任务要求 1
将下方记录中从含有“this 250×188 image.”的一行起、至含有“wrecked airplane fuselage [0, 1, 214, 266]”的一行止（首尾两行均包括在内）的全部内容整理为 JSON 字符串列表，每行对应一个字符串，空行略去。结果中不得包含图片。

引用原文
━━━━━━━━━━━━━━━━━━━━━━━━━━━━━━

Python中如何为重复单词分配不同索引并精准定位其位置

碧海醫心 2025-12-30 00:00:00 次阅读

本文讲解如何在python中正确识别同一字符串中重复单词的多个出现位置，解决`list.index()`仅返回首次匹配索引导致无法区分同词多实例的问题，并提供基于`enumerate`和字典映射的高效解决方案。

在字符串处理中，一个常见误区是误用 list.index(value) 来定位重复元素——该方法永远只返回目标值第一次出现的索引，因此当对包含多个 "hello" 的列表反复调用 x.index("hello") 时，结果恒为 1（假设首次出现在索引1），导致 x.index(i) != x.index(j) 判断始终为 False，循环无输出。

根本原因在于：index() 是查找行为，而非位置绑定；它不感知当前遍历上下文，也无法反映“第几次出现”。要真正区分同词的不同实例，必须显式记录每个单词在原始序列中的实际位置。

推荐做法是使用 enumerate() 遍历分词结果，将单词作为键、其所有索引构成的列表作为值，构建位置映射字典：

s = "The hello hello substring string of this pan is amazing hello"
words = s.split()

# 构建 {word: [index1, index2, ...]} 字典
position_map = {}
for idx, word in enumerate(words):
    if word not in position_map:
        position_map[word] = []
    position_map[word].append(idx)

# 输出所有出现次数 ≥2 的单词及其全部索引（按题意格式）
for word, indices in position_map.items():
    if len(indices) > 1:
        # 格式化为 "hello,1,hello,2,hello,10"
        parts = [f"{word},{i}" for i in indices]
        print(",".join(parts))

━━━━━━━━━━━━━━━━━━━━━━━━━━━━━━

数据清单
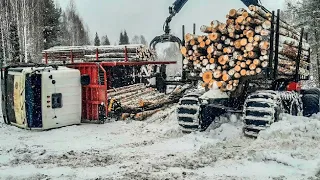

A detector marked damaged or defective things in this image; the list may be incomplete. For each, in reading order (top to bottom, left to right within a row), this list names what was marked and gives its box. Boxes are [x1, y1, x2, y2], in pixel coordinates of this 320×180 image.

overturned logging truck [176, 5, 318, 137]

━━━━━━━━━━━━━━━━━━━━━━━━━━━━━━

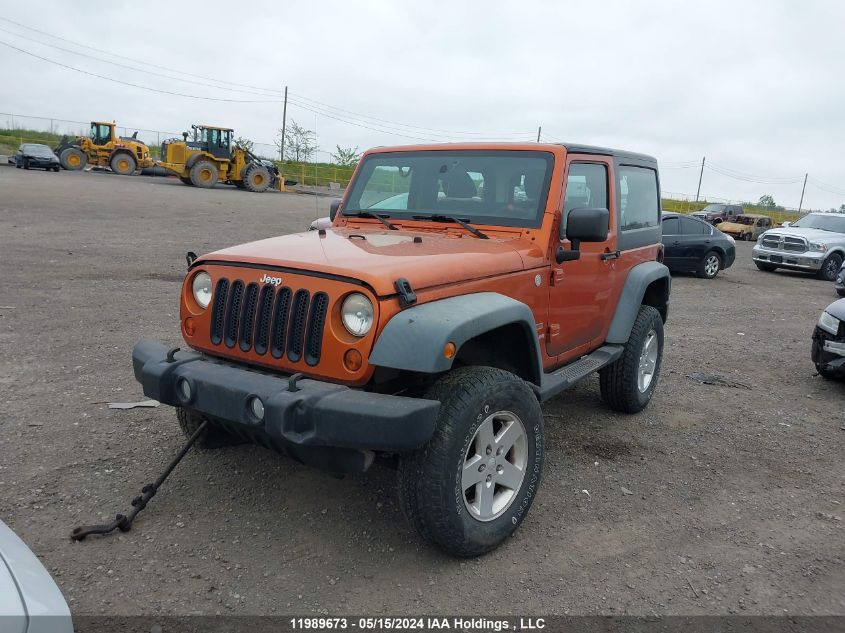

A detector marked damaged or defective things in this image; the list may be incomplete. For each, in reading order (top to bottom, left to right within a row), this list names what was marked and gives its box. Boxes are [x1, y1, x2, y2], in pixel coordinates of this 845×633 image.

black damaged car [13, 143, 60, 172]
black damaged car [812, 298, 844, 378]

━━━━━━━━━━━━━━━━━━━━━━━━━━━━━━

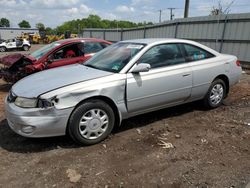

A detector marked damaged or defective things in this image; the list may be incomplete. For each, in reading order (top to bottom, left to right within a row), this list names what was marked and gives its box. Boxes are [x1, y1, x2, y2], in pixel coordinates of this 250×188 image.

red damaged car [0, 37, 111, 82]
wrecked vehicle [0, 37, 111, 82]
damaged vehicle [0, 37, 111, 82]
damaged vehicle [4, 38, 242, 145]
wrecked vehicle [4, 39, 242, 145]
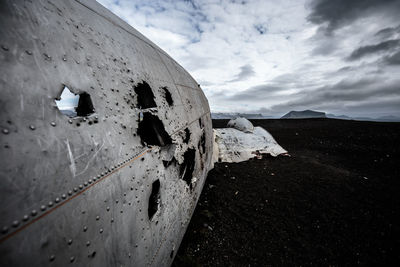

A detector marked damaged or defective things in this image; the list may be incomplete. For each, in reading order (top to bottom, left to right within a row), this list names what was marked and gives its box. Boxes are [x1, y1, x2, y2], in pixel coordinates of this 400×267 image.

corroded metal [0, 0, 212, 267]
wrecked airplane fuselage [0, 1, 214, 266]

━━━━━━━━━━━━━━━━━━━━━━━━━━━━━━

任务要求 2
依据上方引用原文，list.index() 为何无法区分同一单词的多次出现？

完整输出 1
[
  "A detector marked damaged or defective things in this image; the list may be incomplete. For each, in reading order (top to bottom, left to right within a row), this list names what was marked and gives its box. Boxes are [x1, y1, x2, y2], in pixel coordinates of this 250×188 image.",
  "red damaged car [0, 37, 111, 82]",
  "wrecked vehicle [0, 37, 111, 82]",
  "damaged vehicle [0, 37, 111, 82]",
  "damaged vehicle [4, 38, 242, 145]",
  "wrecked vehicle [4, 39, 242, 145]",
  "A detector marked damaged or defective things in this image; the list may be incomplete. For each, in reading order (top to bottom, left to right within a row), this list names what was marked and gives its box. Boxes are [x1, y1, x2, y2], in pixel coordinates of this 400×267 image.",
  "corroded metal [0, 0, 212, 267]",
  "wrecked airplane fuselage [0, 1, 214, 266]"
]

完整输出 2
因为该方法永远只返回目标值第一次出现的索引。